What is expected
Reproduce the forum post word for word, from "Quote from: chirine" up to and including "Again, of course.".
+++ Source passage
Quote from: chirine ba kal;955995Ahem! It is not a TARDIS, it is a "Telephone Box". And it's a pretty bad one, too, as it looks nothing like any of the GPO boxes. It does, however, bear a startling resemblance to a Metropolitan Police Mk 2 call box - the rozzers lost a complaint about who owned the trademark, by the way, as Auntie Beeb had gotten there first. So, as long as you never - ever - use it in any sort of activity relating to the IP owned by A Certain State-owned Telecommunications Monopoly you're safe from Auntie Beeb's Men In Black from paying you a visit and whisking you away in their black helicopters to Luton. Never To Be Seen Again, of course.

Right. Tell that to my Missus, who was on a first-name basis with more then a few of the people involved. Who also made me look at:

http://www.themindrobber.co.uk/real-police-box-history.html

As for the other planets on our system, yes, we dropped by for visits during our 'tourists see the world(s) phase', but we didn't see or get shot at by anybody so we assumed that they are uninhabited. Ruins as mentioned, but that's it. Atmospheres largely unbreathable, unless maybe you're a Shunned One, and local conditions about what one would expect for each given their positions in the system. Which is why when dear old Turshanmu would follow his usual habit of arriving and opening the hatch to see where we were, we'd get pretty cranky - no airlock.
++++++
+++ Record extracts
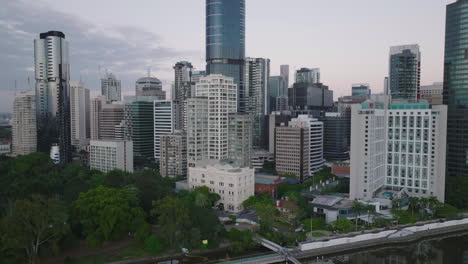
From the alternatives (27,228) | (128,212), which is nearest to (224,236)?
(128,212)

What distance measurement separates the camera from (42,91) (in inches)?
4459

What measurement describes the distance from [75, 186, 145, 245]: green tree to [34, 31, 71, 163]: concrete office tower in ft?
227

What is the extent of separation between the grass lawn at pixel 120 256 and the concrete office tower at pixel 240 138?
131 feet

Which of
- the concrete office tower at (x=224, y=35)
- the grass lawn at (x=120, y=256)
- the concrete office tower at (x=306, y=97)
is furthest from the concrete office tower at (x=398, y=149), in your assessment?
the concrete office tower at (x=306, y=97)

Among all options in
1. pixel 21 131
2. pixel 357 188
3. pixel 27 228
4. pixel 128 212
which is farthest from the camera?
pixel 21 131

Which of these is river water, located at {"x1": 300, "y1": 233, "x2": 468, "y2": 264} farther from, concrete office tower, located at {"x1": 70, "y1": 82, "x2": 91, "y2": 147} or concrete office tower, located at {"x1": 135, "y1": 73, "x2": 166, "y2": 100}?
concrete office tower, located at {"x1": 135, "y1": 73, "x2": 166, "y2": 100}

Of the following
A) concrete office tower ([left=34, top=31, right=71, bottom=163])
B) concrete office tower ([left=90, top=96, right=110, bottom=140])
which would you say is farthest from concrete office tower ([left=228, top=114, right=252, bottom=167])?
concrete office tower ([left=90, top=96, right=110, bottom=140])

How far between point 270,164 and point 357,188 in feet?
134

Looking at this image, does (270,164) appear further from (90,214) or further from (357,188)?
(90,214)

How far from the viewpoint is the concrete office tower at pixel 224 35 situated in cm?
13000

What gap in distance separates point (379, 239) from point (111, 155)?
63.9 m

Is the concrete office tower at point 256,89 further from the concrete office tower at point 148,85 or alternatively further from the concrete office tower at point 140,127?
the concrete office tower at point 148,85

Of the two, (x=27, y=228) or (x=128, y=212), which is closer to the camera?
(x=27, y=228)

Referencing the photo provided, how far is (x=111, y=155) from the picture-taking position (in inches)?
3492
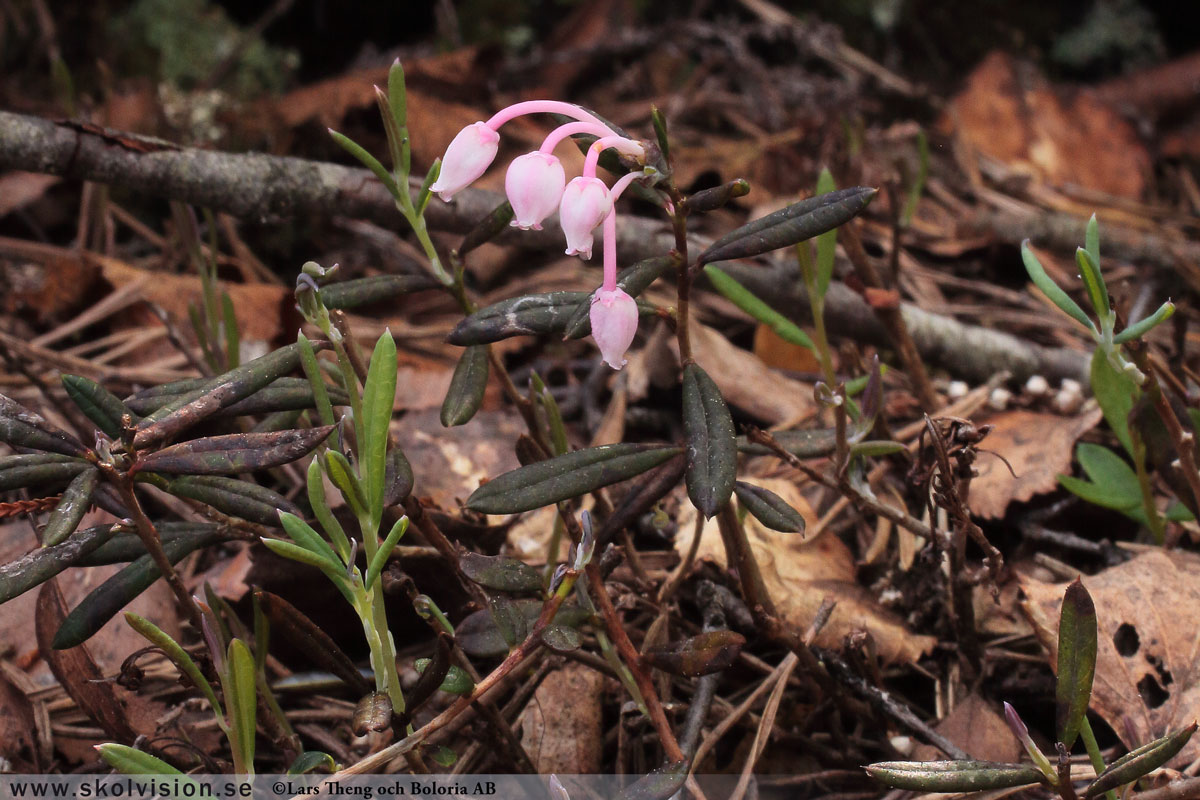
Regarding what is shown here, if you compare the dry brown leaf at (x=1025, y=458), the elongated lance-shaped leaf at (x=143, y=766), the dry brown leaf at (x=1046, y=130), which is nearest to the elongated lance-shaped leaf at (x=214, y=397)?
the elongated lance-shaped leaf at (x=143, y=766)

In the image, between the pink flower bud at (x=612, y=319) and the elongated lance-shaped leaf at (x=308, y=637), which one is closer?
the pink flower bud at (x=612, y=319)

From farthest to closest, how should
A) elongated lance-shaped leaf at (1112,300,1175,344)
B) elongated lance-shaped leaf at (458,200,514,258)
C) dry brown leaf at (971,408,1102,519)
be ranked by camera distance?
dry brown leaf at (971,408,1102,519), elongated lance-shaped leaf at (458,200,514,258), elongated lance-shaped leaf at (1112,300,1175,344)

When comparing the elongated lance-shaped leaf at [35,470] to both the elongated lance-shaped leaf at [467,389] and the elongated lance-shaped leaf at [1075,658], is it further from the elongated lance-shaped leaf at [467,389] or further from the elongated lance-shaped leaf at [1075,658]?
the elongated lance-shaped leaf at [1075,658]

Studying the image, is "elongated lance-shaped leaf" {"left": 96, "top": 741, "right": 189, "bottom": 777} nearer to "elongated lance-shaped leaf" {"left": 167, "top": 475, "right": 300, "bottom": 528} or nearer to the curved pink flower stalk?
"elongated lance-shaped leaf" {"left": 167, "top": 475, "right": 300, "bottom": 528}

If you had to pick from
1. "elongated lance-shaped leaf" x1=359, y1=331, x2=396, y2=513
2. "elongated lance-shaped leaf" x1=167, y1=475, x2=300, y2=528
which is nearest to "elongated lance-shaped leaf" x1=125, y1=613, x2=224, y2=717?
"elongated lance-shaped leaf" x1=167, y1=475, x2=300, y2=528

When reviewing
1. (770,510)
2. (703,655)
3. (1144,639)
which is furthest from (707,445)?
(1144,639)


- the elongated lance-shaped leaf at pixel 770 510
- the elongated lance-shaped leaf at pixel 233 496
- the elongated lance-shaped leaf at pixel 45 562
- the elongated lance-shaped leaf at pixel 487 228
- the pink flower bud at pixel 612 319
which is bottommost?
the elongated lance-shaped leaf at pixel 770 510
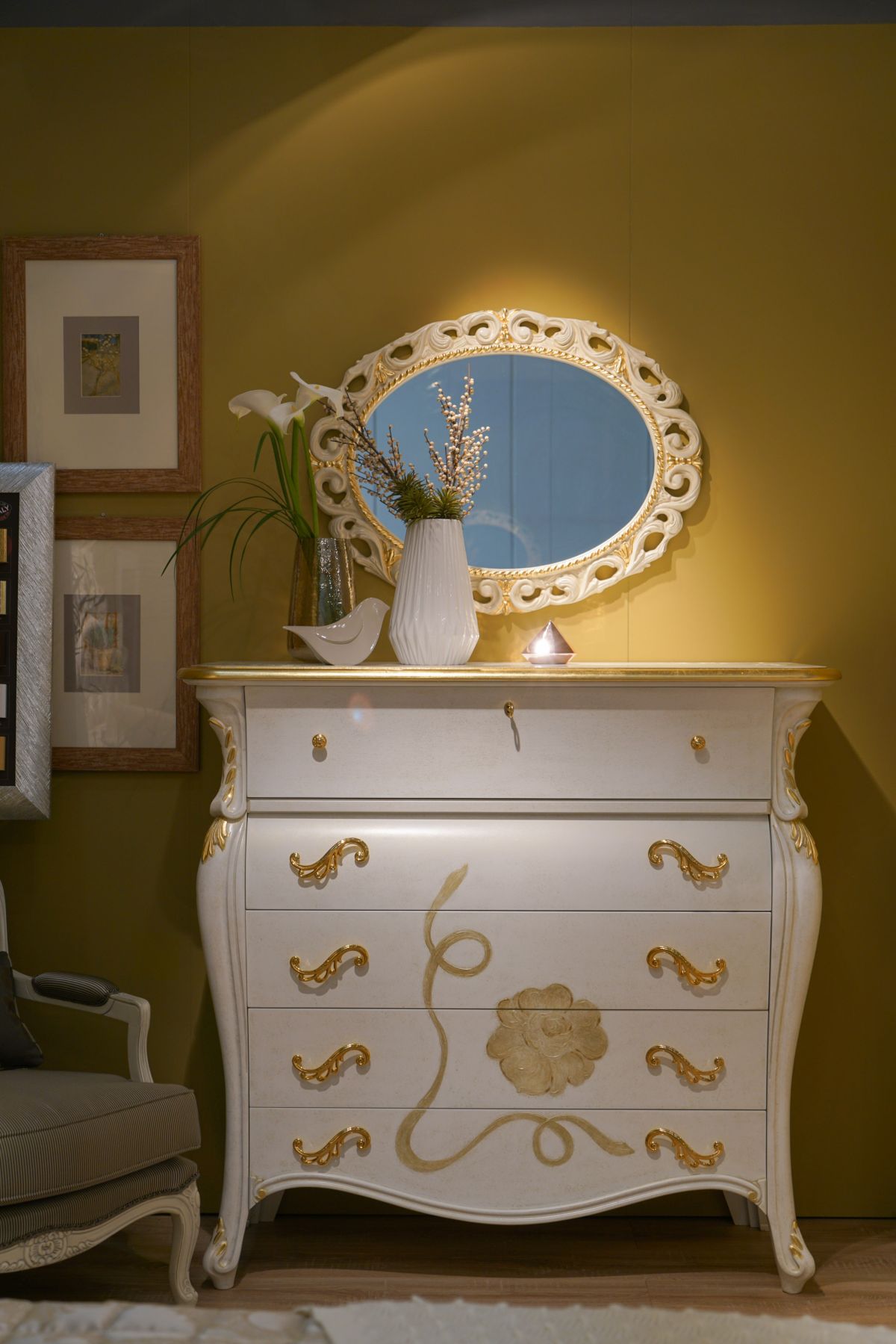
++++++
Expected output
Quote from: chirine ba kal;955995Ahem! It is not a TARDIS, it is a "Telephone Box". And it's a pretty bad one, too, as it looks nothing like any of the GPO boxes. It does, however, bear a startling resemblance to a Metropolitan Police Mk 2 call box - the rozzers lost a complaint about who owned the trademark, by the way, as Auntie Beeb had gotten there first. So, as long as you never - ever - use it in any sort of activity relating to the IP owned by A Certain State-owned Telecommunications Monopoly you're safe from Auntie Beeb's Men In Black from paying you a visit and whisking you away in their black helicopters to Luton. Never To Be Seen Again, of course.